本稿は,IUPAB2024の誘致から計画・実施まで一貫して関わって来た者として,本学会を牽引する次世代の方々に引き継ぐ意味があると思われる我々の記憶・記録を簡潔に記したい.ここでは特に,本大会の背景に関する内容と,運営に関わる部分について記す.

会議概要

IUPAB2024 Kyoto大会は2024年6月24日から28日まで,“Rocking Out Biophysics!”というテーマのもと,計10つのPlenary talkおよびKeynote talk,41のSymposium,19のスポンサーセミナー,Congress dinnerをはじめとする多彩なSocial eventを実施した.加えて,生物物理若手の会主催による前夜祭IUPAB2024 Eve Fest,市民講演会,Hands-on trainingなどの関連行事も行われ,非常に充実したコンテンツとなった(表1).

表1

大会プログラム概要

Plenary/Keynote lecture Plenary 3,Keynote 7
学術シンポジウム 41
若手賞受賞講演 1
スポンサーセミナー 19(BP・モーニングセミナー)
Social event 5(Congress dinnerなど)
関連行事 (Hands-on-training course,Eve Fest,市民講演会)

この充実したプログラム内容に加えて,本学会の国際担当をはじめとするメンバーの活発な働きかけによって,当初想定を大きく上回る参加人数となった.その統計データを表2に示す.

表2

IUPAB2024Kyoto大会の概要

日付 2024年6月23日~28日
主催団体 IUPAB及びBSJ
会場 京都国際会議場
参加者数 1,918名
性別 女性438名,男性1,287名,その他
参加国数 52
口頭発表 216名(海外135名,国内81名)
ポスター 1,135名(海外339名,日本796名)
出展社数 38

経緯

本大会の経緯を遡ると少なくとも10年以上前となる.有志メンバーからなる準備委員会が2013年に発足し,IUPAB大会誘致活動から活動を開始した.2014年IUPABブリスベン大会では,2020年大会を沖縄で開催することを提案した.この提案は惜しくもブラジル大会案に敗れた*1.しかし,続く2017年のIUPABエジンバラ大会では京都開催を提案し誘致に成功した.その後,パンデミックで1年延期となった2021年のIUPABフォス・ド・イグアス大会を経て,今回の2024年大会となった.

背景(国際化戦略)

本大会は,日本生物物理学会の長期にわたる国際戦略の一つのマイルストーンであり,開催自体がゴールではない.生物物理学は本質的に学際性を有しており,本学会員の国籍や所属組織のボーダレス化もゆっくりとではあるが進んでいる.加えて,将来の少子化を考えると本学会の学術活動の量と質を維持するためには,本学会をより国際化した生物物理学のプラットフォームへと変貌させる必要がある.私の知る限りこの戦略を明文化したものは存在しないが,本学会の歴代会長・副会長が綿々と繋いできた重要な理念である.この理念は,本学会が他学会に先駆けて国内年会を英語化したことや*2,アジア諸国やオーストラリアとの二国間交流シンポジウムという形で具現化している.IUPABにおいては永山國昭氏が2008-2011のIUPAB会長を務め,最近では西坂崇之氏がIUPAB理事およびABA会長を務めている.IUPAB2024も,この国際化戦略の中で位置付けられている.

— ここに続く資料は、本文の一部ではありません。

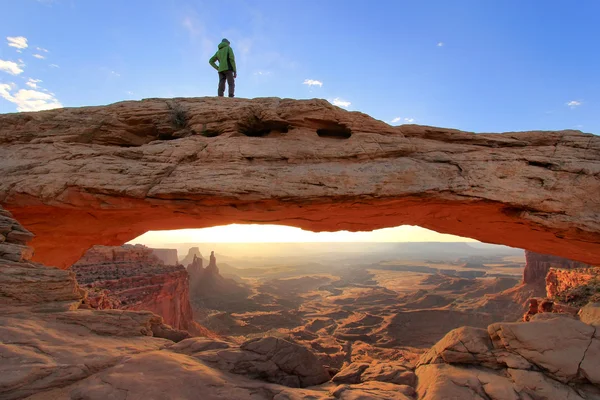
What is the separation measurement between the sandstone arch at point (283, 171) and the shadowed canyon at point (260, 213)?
0.20 ft

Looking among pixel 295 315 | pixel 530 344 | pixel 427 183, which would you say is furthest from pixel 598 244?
pixel 295 315

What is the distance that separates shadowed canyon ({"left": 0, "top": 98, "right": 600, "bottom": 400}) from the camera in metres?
6.02

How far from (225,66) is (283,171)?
6586 millimetres

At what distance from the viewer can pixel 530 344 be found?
6.92m

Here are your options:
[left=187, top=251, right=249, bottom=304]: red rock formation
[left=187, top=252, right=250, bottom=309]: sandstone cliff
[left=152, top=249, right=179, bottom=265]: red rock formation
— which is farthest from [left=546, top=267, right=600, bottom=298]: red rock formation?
[left=152, top=249, right=179, bottom=265]: red rock formation

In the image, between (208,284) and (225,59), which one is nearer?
(225,59)

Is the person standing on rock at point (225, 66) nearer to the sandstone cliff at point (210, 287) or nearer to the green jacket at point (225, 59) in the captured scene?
the green jacket at point (225, 59)

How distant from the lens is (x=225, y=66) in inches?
497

コンセプト“Rocking Out Biophysics”

前号の永山・片岡氏の原稿で紹介されている通り,日本がIUPAB大会を主催するのは今回が2回目である*3.初回は1978年であり,今回と同じ京都国際会議場で開催された.1978年大会の趣旨は,世界で行われている当時最新の生物物理学を知ることであった.これに対し2024年大会の趣旨は,上述の国際化戦略の沿った逆のベクトル,すなわち「海外の研究者に日本の生物物理学研究と本学会の文化を発信する」ことをコンセプトとした.

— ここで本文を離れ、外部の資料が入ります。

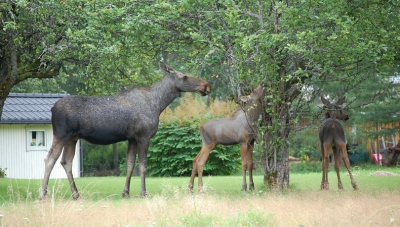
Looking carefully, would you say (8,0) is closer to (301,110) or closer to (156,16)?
(156,16)

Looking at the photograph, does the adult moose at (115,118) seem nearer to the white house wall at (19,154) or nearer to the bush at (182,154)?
the bush at (182,154)

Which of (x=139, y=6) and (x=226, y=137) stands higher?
(x=139, y=6)

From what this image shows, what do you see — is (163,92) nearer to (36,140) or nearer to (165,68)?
(165,68)

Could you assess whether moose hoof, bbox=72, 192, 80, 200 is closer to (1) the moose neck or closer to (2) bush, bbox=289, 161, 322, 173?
(1) the moose neck

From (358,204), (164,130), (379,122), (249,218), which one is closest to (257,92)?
(358,204)

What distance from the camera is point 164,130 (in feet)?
90.3

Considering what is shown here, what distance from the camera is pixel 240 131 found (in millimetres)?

IUPAB2024はパンデミック後初めてのIUPAB大会となる.zoomに慣れてしまった人々を京都まで呼ぶためには,充実したコンテンツもさることながら,全体を貫くコンセプトが重要であるということになった.そこで,有志メンバーでの意見交換会および実行委員会での議論の末*4,本大会のテーマを,“Rocking Out Biophysics!”とした(図1).ここには,生物物理学が目指す「物理化学的な視点と技術で生命科学を革新する」という意味と,日本生物物理学会の文化である「科学会議をお祭りのように楽しむ」という2つの意味が込められている.まず,このテーマを本学会員へ浸透させるために,前年度の2023年名古屋年会の総会シンポジウムで「Rockな生物物理」に関する意見交換会を行った.しかし,若干上滑りな感じもあり,会員からどのような評価であったかは怖くて聞いていない.

図1

IUPAB2024のテーマ.

さて,IUPAB2024では,“Rocking Out”な雰囲気を盛り上げるためにギターを模したコンセプトイメージ*5図1)の大型のポスターを各所に配置した.また,テーマ曲を京都出身バンドであるくるりのRock’n’ Rollとし,セッションやシンポジウム開始前に会場に流した.加えて,Plenary talkおよびKeynote talkが開始される直前の空き時間に,各speakerの好きな楽曲を会場に流した(図2).さらに,Congress dinnerを含めてほぼすべてのSocial eventでは,ミュージシャンに生演奏をしてもらった.生物物理の多様性を象徴するようにRock,FusionそしてJazzや雅楽まで多彩なmusicianに演奏をしてもらった(図3).

図2

学術プログラムの様子.安藤教授によるPlenary talk(上段左),ポスター発表(上段右),口頭発表(下段).

図3

演奏してくれたアーティストたち.開会式でのAUN&HIDE(上段左),歓迎会でのFuyuko(上段右),夕食会でのAUTO-CORD(下段).

運営

10年にわたるこのプロジェクトは,以下の3つの委員会によって計画・実施されてきた.

1.IUPAB誘致WG(2013年-2017年)

2.IUPAB2024準備WG(2018年-2022年)

3.IUPAB2024実行委員会(2022年-2024年)

1および2は,定義された会というより生物物理学会の有志が集まって組織された.1と2はメンバーが流動的であったため,その名前をここには挙げることができないが,野地・田端・永井の3名はこのプロジェクトの最初期から最後まで担当した.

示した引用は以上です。